Does this actually work? Silver walked the walk in the most amazingly effective way: he predicted the outcome of two presidential elections to within a fraction of a percent (Gallup and Rasmussen polls were off by as much as 8 percent from what actually happened – the hard proof of what the “truth” was). One success of that order might have been just extraordinary good luck, but Silver did this many times, including senatorial and governor’s races - and he got virtually all of them correct.

Bayes Theorem works. Statistical significance tests on data alone are so 20th Century.
 

Monday, July 22, 2013

Guest Reviewer Jeff on "The Signal and the Noise" ------- Part 4



Part 4 - Predicting terrorist attacks

Silver ends his book by taking on a daunting task: how to forecast a terrorist attack. This entails all of the content and insight of the previous 411 pages of the book (there are a fascinating 75 pages of detailed footnotes at the end that are worth reading by themselves). Here again we find ourselves sorting signal from noise. Though Silver doesn’t use the expression, he documents a lot of after-the-fact armchair-quarterbacking that took place following the 9/11 attack.

In hindsight, there was also a lot of signal out there about the impending Japanese attack on Pearl Harbor on December 7, 1941 - hindsight is always 20/20. The mind-set of the American forces in 1941 was that there was probably trouble brewing in the Pacific.
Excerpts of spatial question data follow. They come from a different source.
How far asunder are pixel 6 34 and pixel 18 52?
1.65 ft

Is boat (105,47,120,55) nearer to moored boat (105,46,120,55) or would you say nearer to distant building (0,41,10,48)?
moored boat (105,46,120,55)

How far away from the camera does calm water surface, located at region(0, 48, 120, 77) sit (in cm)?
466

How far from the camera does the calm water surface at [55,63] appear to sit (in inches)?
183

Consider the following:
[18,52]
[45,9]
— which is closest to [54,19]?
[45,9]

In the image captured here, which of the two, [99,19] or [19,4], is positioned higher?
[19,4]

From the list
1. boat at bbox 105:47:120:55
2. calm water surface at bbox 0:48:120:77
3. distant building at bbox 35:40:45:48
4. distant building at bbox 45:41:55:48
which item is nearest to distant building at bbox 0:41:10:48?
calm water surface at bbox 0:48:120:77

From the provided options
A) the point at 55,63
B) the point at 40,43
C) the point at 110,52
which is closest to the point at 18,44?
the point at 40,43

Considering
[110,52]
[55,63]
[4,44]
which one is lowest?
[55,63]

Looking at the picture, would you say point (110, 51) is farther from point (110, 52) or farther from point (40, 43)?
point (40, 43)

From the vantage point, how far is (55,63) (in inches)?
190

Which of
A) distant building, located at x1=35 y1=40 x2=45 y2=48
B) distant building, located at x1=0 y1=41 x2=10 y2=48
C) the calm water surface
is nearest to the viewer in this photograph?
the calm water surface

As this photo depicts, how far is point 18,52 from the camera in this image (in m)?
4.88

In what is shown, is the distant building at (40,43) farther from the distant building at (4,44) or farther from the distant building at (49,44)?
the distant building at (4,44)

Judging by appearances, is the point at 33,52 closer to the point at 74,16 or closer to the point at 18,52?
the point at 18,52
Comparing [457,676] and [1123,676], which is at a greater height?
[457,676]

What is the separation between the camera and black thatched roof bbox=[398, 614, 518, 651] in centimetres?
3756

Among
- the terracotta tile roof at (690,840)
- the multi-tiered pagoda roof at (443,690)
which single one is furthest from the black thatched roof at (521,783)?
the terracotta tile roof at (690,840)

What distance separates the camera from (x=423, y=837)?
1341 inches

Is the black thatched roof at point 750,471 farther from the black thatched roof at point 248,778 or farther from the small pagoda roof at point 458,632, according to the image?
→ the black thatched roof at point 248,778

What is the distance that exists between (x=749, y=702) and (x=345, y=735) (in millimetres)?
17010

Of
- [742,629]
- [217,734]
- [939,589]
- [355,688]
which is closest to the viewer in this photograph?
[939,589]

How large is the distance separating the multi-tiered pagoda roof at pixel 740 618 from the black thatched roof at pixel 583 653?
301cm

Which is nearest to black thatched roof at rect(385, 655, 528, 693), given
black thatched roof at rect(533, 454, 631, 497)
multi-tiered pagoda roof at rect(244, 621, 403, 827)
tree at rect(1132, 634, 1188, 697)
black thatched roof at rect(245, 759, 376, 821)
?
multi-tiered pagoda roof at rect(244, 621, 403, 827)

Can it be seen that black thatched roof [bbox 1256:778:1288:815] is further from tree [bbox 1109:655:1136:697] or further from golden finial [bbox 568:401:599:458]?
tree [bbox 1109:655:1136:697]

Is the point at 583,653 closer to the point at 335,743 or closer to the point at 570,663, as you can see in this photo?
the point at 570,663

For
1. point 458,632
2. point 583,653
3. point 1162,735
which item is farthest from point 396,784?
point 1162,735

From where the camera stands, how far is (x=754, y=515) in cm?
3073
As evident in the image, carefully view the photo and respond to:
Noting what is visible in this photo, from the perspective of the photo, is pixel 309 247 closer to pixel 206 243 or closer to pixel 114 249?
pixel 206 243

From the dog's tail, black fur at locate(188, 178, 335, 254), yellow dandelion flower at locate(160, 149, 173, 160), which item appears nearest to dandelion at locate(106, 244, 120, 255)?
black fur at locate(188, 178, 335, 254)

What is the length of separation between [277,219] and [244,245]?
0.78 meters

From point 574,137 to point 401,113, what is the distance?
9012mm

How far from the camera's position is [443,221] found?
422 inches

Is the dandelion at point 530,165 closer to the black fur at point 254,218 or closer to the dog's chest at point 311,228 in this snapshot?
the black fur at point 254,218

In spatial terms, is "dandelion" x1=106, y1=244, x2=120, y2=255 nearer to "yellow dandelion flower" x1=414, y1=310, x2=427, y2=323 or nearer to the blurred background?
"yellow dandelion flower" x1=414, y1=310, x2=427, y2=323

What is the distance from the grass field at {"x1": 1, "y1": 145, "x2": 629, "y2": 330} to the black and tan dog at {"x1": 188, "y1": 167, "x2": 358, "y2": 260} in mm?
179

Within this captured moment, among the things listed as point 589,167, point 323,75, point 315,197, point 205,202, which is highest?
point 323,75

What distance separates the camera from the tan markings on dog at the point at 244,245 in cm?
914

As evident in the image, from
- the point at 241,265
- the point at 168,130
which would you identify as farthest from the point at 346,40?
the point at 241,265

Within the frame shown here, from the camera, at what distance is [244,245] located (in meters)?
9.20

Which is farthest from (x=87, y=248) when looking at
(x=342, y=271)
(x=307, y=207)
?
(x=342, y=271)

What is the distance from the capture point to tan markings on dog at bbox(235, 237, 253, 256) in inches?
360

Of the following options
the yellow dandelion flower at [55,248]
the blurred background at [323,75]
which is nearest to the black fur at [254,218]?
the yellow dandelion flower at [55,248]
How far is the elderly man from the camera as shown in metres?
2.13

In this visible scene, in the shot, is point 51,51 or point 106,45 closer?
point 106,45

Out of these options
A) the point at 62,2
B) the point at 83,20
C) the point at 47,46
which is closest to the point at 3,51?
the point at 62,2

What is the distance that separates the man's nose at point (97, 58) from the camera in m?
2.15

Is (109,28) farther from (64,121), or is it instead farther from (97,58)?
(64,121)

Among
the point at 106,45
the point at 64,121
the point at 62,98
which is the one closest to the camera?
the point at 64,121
Japan was invading China and Korea, and had allied itself with the German-Italian fascist Axis. However, there had not been an attack on the US since 1812, and a sneak attack was just not in anyone’s mind. Instead, the racism of the day led planners to expect sabotage by the large Japanese population on the Hawaiian islands (people who were slightly newer assimilating Americans - and who had left Japan for a reason). To that end, the US military put their battleships and aircraft close together to make them easier to guard. What a gift to Admiral Yamamoto! Incidentally, my dad saw the writing on the wall on December 7th, and enlisted a week later as a soberly-thought-out means to protect himself from becoming sacrificial infantry in the conflagration that was certainly to come. On that same day as the Pearl Harbor attack, Donald Rumsfeld (the Secretary of Defense during 9/11 and its aftermath) was an 8-year-old boy listening to a broadcast of his beloved Chicago Cubs. The game was interrupted with the news bulletin of the sneak attack, which left a life-long impression on him. It turns out in hindsight that there were an extraordinary number of warnings out there - too many to include in this review.

Similarly, the official 9/11 commission providing the hindsight for the attacks on the Twin Towers found an extraordinary number of warnings before the attack. They were all lost in the noise. The commission correctly identified a number of systemic problems, including the distrust and lack of data-sharing among agencies, and these have largely been corrected. However, the over-reaction to 9/11 has led to a hugely expensive and overblown airport security apparatus euphemistically called the Transportation Security Administration. I could be mistaken in this, but I believe that it has not prevented a single aircraft-based attack since its inception (however, airline passengers have). The response to 9/11 has also led to the extraordinary intrusiveness of data-gatherers like the FBI and the NSA, exposed recently by Edward Snowden. You see, one of the directions people reflexively charge, when trying to predict something important to them, is to gather even more data. In almost all cases this translates to vastly more noise.

In both cases these horrific events were not detected in time. The American Airlines Flight 93, aimed apparently at the White House, was brought down by fearless passengers whose flight departure had been delayed by 45 minutes, so they had time to learn what was going on - and the courage to do something about it.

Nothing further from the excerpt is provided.